BEGIN Material for the task

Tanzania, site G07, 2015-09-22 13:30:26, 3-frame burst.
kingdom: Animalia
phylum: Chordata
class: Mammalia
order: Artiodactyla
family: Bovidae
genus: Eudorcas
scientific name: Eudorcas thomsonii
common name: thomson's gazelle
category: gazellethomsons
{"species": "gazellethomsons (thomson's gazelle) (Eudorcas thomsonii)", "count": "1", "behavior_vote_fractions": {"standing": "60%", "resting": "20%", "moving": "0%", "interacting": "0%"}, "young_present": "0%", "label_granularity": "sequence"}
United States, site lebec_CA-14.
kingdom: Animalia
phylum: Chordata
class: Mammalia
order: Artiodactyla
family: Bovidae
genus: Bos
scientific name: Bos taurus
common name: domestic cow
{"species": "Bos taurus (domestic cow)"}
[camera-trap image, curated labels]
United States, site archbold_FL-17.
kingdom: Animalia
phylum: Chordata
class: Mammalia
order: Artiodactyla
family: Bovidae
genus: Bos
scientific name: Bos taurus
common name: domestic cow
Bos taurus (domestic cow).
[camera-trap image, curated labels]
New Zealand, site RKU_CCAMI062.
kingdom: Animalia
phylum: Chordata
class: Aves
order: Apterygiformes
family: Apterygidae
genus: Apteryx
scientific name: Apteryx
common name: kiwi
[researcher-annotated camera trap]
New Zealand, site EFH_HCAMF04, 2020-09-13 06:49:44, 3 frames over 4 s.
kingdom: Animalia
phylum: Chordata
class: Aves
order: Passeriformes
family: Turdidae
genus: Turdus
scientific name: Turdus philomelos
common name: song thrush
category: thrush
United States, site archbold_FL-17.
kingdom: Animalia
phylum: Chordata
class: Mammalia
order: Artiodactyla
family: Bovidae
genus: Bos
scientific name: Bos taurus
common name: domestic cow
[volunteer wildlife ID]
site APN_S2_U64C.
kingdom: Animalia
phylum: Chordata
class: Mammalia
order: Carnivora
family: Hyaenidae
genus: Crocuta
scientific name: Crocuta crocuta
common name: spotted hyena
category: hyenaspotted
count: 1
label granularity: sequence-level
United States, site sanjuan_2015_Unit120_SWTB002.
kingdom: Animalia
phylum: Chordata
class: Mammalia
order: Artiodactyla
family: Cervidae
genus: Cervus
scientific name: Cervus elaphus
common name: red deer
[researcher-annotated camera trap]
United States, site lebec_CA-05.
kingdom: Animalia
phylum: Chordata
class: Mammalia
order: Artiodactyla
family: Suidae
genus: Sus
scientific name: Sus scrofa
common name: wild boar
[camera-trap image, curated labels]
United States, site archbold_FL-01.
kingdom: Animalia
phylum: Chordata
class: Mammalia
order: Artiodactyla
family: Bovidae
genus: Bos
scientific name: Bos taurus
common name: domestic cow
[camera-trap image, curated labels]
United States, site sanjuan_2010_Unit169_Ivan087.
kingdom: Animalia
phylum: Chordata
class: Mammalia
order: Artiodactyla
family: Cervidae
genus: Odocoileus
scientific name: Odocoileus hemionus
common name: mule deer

END Material for the task

Your objective
Search the records above for the string "scientific" and copy each line that holds it.

Task response
scientific name: Eudorcas thomsonii
scientific name: Bos taurus
scientific name: Bos taurus
scientific name: Apteryx
scientific name: Turdus philomelos
scientific name: Bos taurus
scientific name: Crocuta crocuta
scientific name: Cervus elaphus
scientific name: Sus scrofa
scientific name: Bos taurus
scientific name: Odocoileus hemionus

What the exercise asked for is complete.